I can't see it happening that way somehow.
3 comments

What if it was a coffeeshop, hotel, or other business?

I agree with you that the authorities aren't likely to treat individuals as well as they do businesses (at least in most countries). But the fact that they're already not gonna put a Starbucks manager in jail because someone did something illegal from Starbucks wifi -- suggests to me that there is an opening to agitate for individuals being treated with similar respect. The Open Wireless project clearly aims to make open wireless a normal and expected thing, so that legal norms will have to follow, and there will be political pressure for them to do so.

But yeah, I think it's as much of a social project as a technological one, which they seem to acknowledge in their self-description.

One would think that it would be Starbucks corporate legal and not the manager that would answer that kind of query.

Do you or I have the legal representation of Starbucks corporate?

• _Data provided_

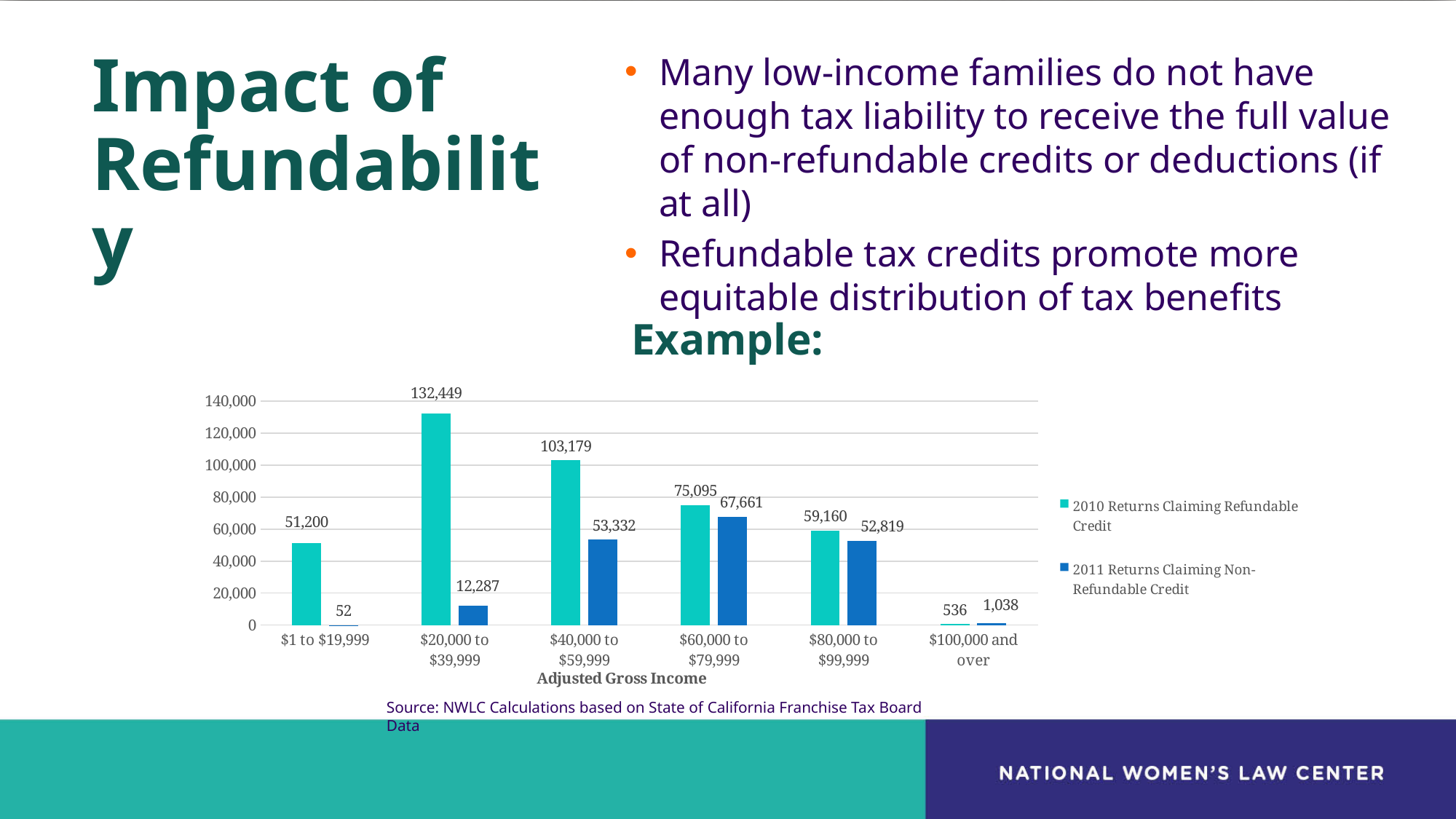
What is the value for 2011 Returns Claiming Non-Refundable Credit in the $1 to $19,999 income group? 52 How many series does the legend list? 2 Which income group has the highest value for 2010 Returns Claiming Refundable Credit? $20,000 to $39,999 What kind of chart is shown on the slide? bar chart What is the difference between 2010 Returns Claiming Refundable Credit and 2011 Returns Claiming Non-Refundable Credit in the $40,000 to $59,999 income group? 49,847 What is the value for 2010 Returns Claiming Refundable Credit in the $20,000 to $39,999 income group? 132,449 What is the value for 2011 Returns Claiming Non-Refundable Credit in the $60,000 to $79,999 income group? 67,661 In the $100,000 and over income group, which series has the larger value? 2011 Returns Claiming Non-Refundable Credit Which income group has the lowest value for 2011 Returns Claiming Non-Refundable Credit? $1 to $19,999 What is the x-axis title of the chart? Adjusted Gross Income How many income groups are shown on the x axis? 6 Is the value for 2010 Returns Claiming Refundable Credit in the $80,000 to $99,999 group greater or less than 60,000? less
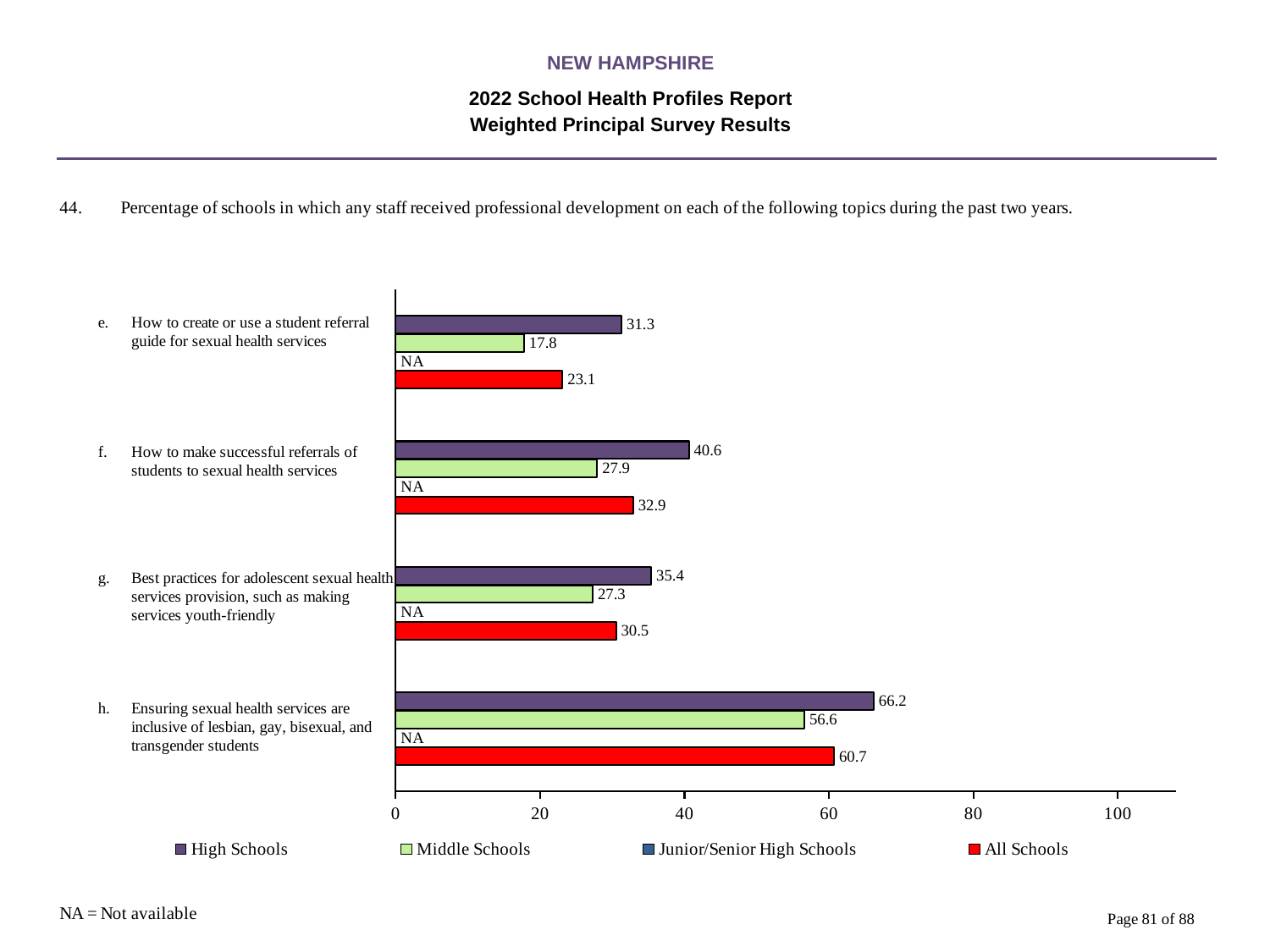
What kind of chart is shown on the slide? Bar chart How many series does the legend list? 4 For topic g, best practices for adolescent sexual health services provision, which is larger: the High Schools value or the All Schools value? High Schools What is the Junior/Senior High Schools value for topic g, best practices for adolescent sexual health services provision? NA Which topic has the highest All Schools value? h. Ensuring sexual health services are inclusive of lesbian, gay, bisexual, and transgender students What is the Middle Schools value for topic e, how to create or use a student referral guide for sexual health services? 17.8 What is the difference between the High Schools and Middle Schools values for topic f, how to make successful referrals of students to sexual health services? 12.7 What is the High Schools value for topic h, ensuring sexual health services are inclusive of lesbian, gay, bisexual, and transgender students? 66.2 Is the All Schools value for topic h, ensuring sexual health services are inclusive of LGBT students, greater or less than 60? greater How many topics (categories) are shown on the chart? 4 Which topic has the lowest Middle Schools value? e. How to create or use a student referral guide for sexual health services What is the All Schools value for topic f, how to make successful referrals of students to sexual health services? 32.9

• _Exercise tasks_
(a) Write out the part of the open wireless comment thread starting at "What if it was" and ending at "in their self-description.".
(b) Decide whether each statement agrees with the open wireless comment thread, answering yes or no and quoting the words that settle it. (i) The Open Wireless project aims to make open wireless a normal and expected thing. (ii) One commenter expects authorities in most countries to treat individuals better than businesses. (iii) One comment holds that the Starbucks manager, not Starbucks corporate legal, would answer that kind of query.
(c) Proceed with the open wireless comment thread, picking up after its final line.
The listing was taken from an unrelated source.

• _Answer section_
(a)
What if it was a coffeeshop, hotel, or other business?

I agree with you that the authorities aren't likely to treat individuals as well as they do businesses (at least in most countries). But the fact that they're already not gonna put a Starbucks manager in jail because someone did something illegal from Starbucks wifi -- suggests to me that there is an opening to agitate for individuals being treated with similar respect. The Open Wireless project clearly aims to make open wireless a normal and expected thing, so that legal norms will have to follow, and there will be political pressure for them to do so.

But yeah, I think it's as much of a social project as a technological one, which they seem to acknowledge in their self-description.

(b)
(i) Yes: "The Open Wireless project clearly aims to make open wireless a normal and expected thing"
(ii) No: "the authorities aren't likely to treat individuals as well as they do businesses (at least in most countries)"
(iii) No: "it would be Starbucks corporate legal and not the manager that would answer that kind of query"

(c)
There have already been cases where courts decided that way.

But I wonder whether it'd be possible to route all guests to Tor.

Edit: Comcast is planning to open all home routers in Houston, unless users opt out. The justice system might just have to get used to this.

http://slashdot.org/story/14/06/10/1751255/comcast-convertin...

I'll go ahead and say it won't happen that way. Whether they can or not, they will say something to the effect of "It happened on your network; you're responsible unless you can prove it wasn't you."
That isn't how the legal system works in the US. There have been cases decided this way already.